## Passage for review
################
The NFL Draft is always one of the most anticipated sporting events every year. Millions tune in to watch the NFL Commissioner get showered by boos and then read a bunch of names from a notecard.
Of course, the significance of the names is what draws in sports fans. NFL Draft time is about the one period every year when every football fan is optimistic about their team. The previous season is in the past and no longer matters. The upcoming season is the focus, and each team has a record of 0-0.
The draft was especially meaningful this season. Aside from the recent WNBA Draft, virtually no live sporting events have been televised in recent weeks, and fans have been yearning for something, anything. The NFL Draft provided that entertainment, and it’s not a surprise that it was the most-watched NFL Draft in history.
Credit needs to be given to the NFL, ESPN, ABC and all of the IT employees that made the draft possible. Everything went smoothly with no glaring hiccups.
We would have known if there was some sort of issue if Minnesota Vikings general manager Rick Spielman had taken any sort of break. However, Spielman was on the phones constantly during the entire draft. How else do you accumulate 17 (!) draft picks in a single draft?
################
## Given information

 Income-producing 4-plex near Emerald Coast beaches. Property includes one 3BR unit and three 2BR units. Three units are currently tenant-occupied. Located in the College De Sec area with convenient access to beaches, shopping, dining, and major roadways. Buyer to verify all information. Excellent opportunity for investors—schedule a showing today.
################
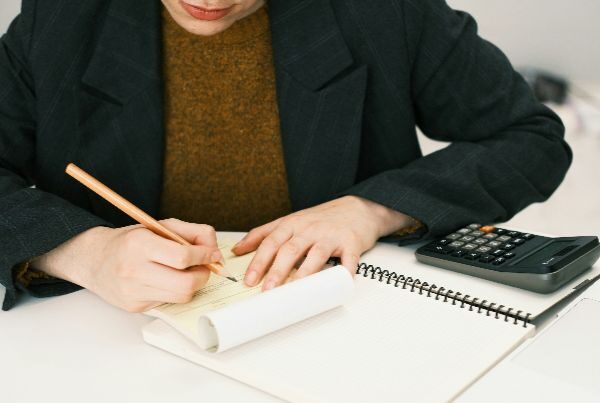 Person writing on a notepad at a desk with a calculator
################
## Exercise
Answer these questions about the NFL Draft passage:
1. What record does the passage say each team has at draft time?
2. Which other draft does the passage name as the exception to the lack of televised live sporting events?
3. How many draft picks did the Minnesota Vikings accumulate in a single draft?

## Answer to this exercise
1. 0-0
2. The WNBA Draft
3. 17